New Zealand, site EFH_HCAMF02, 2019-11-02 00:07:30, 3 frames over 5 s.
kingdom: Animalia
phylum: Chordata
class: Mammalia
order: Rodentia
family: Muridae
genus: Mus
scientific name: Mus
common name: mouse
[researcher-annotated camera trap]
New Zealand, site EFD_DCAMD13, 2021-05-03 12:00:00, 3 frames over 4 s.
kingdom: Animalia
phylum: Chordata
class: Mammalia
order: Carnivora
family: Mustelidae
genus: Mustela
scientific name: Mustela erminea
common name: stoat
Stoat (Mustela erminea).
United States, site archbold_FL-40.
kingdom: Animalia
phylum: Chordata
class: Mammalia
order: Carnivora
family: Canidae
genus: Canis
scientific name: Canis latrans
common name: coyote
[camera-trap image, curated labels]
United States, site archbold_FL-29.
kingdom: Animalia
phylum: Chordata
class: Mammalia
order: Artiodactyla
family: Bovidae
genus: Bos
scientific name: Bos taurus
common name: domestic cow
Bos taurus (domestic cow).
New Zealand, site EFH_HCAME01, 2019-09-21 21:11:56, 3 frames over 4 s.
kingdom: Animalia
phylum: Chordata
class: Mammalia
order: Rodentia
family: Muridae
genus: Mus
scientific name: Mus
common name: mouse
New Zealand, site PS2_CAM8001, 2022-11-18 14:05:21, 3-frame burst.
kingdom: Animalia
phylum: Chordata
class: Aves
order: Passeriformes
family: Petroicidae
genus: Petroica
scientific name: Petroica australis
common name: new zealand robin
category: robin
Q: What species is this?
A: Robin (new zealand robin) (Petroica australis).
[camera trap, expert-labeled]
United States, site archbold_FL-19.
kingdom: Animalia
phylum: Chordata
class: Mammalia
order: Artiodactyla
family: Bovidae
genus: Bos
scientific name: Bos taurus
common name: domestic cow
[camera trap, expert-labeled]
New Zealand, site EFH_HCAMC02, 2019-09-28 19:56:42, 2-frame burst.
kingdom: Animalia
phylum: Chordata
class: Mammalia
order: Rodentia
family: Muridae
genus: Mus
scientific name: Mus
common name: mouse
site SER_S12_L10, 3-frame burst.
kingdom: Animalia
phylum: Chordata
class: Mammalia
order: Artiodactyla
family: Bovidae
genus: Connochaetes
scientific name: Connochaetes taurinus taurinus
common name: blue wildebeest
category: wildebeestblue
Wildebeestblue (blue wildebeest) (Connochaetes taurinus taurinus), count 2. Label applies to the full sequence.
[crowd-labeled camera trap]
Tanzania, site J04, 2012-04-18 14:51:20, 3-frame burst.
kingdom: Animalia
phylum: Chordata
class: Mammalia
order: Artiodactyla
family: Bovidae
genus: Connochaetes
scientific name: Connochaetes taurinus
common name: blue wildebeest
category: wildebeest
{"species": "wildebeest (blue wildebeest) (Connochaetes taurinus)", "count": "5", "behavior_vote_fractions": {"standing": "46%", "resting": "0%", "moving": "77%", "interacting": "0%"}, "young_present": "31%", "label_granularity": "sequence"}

══════

Repeat all the entries word for word.

New Zealand, site EFH_HCAMF02, 2019-11-02 00:07:30, 3 frames over 5 s.
kingdom: Animalia
phylum: Chordata
class: Mammalia
order: Rodentia
family: Muridae
genus: Mus
scientific name: Mus
common name: mouse
[researcher-annotated camera trap]
New Zealand, site EFD_DCAMD13, 2021-05-03 12:00:00, 3 frames over 4 s.
kingdom: Animalia
phylum: Chordata
class: Mammalia
order: Carnivora
family: Mustelidae
genus: Mustela
scientific name: Mustela erminea
common name: stoat
Stoat (Mustela erminea).
United States, site archbold_FL-40.
kingdom: Animalia
phylum: Chordata
class: Mammalia
order: Carnivora
family: Canidae
genus: Canis
scientific name: Canis latrans
common name: coyote
[camera-trap image, curated labels]
United States, site archbold_FL-29.
kingdom: Animalia
phylum: Chordata
class: Mammalia
order: Artiodactyla
family: Bovidae
genus: Bos
scientific name: Bos taurus
common name: domestic cow
Bos taurus (domestic cow).
New Zealand, site EFH_HCAME01, 2019-09-21 21:11:56, 3 frames over 4 s.
kingdom: Animalia
phylum: Chordata
class: Mammalia
order: Rodentia
family: Muridae
genus: Mus
scientific name: Mus
common name: mouse
New Zealand, site PS2_CAM8001, 2022-11-18 14:05:21, 3-frame burst.
kingdom: Animalia
phylum: Chordata
class: Aves
order: Passeriformes
family: Petroicidae
genus: Petroica
scientific name: Petroica australis
common name: new zealand robin
category: robin
Q: What species is this?
A: Robin (new zealand robin) (Petroica australis).
[camera trap, expert-labeled]
United States, site archbold_FL-19.
kingdom: Animalia
phylum: Chordata
class: Mammalia
order: Artiodactyla
family: Bovidae
genus: Bos
scientific name: Bos taurus
common name: domestic cow
[camera trap, expert-labeled]
New Zealand, site EFH_HCAMC02, 2019-09-28 19:56:42, 2-frame burst.
kingdom: Animalia
phylum: Chordata
class: Mammalia
order: Rodentia
family: Muridae
genus: Mus
scientific name: Mus
common name: mouse
site SER_S12_L10, 3-frame burst.
kingdom: Animalia
phylum: Chordata
class: Mammalia
order: Artiodactyla
family: Bovidae
genus: Connochaetes
scientific name: Connochaetes taurinus taurinus
common name: blue wildebeest
category: wildebeestblue
Wildebeestblue (blue wildebeest) (Connochaetes taurinus taurinus), count 2. Label applies to the full sequence.
[crowd-labeled camera trap]
Tanzania, site J04, 2012-04-18 14:51:20, 3-frame burst.
kingdom: Animalia
phylum: Chordata
class: Mammalia
order: Artiodactyla
family: Bovidae
genus: Connochaetes
scientific name: Connochaetes taurinus
common name: blue wildebeest
category: wildebeest
{"species": "wildebeest (blue wildebeest) (Connochaetes taurinus)", "count": "5", "behavior_vote_fractions": {"standing": "46%", "resting": "0%", "moving": "77%", "interacting": "0%"}, "young_present": "31%", "label_granularity": "sequence"}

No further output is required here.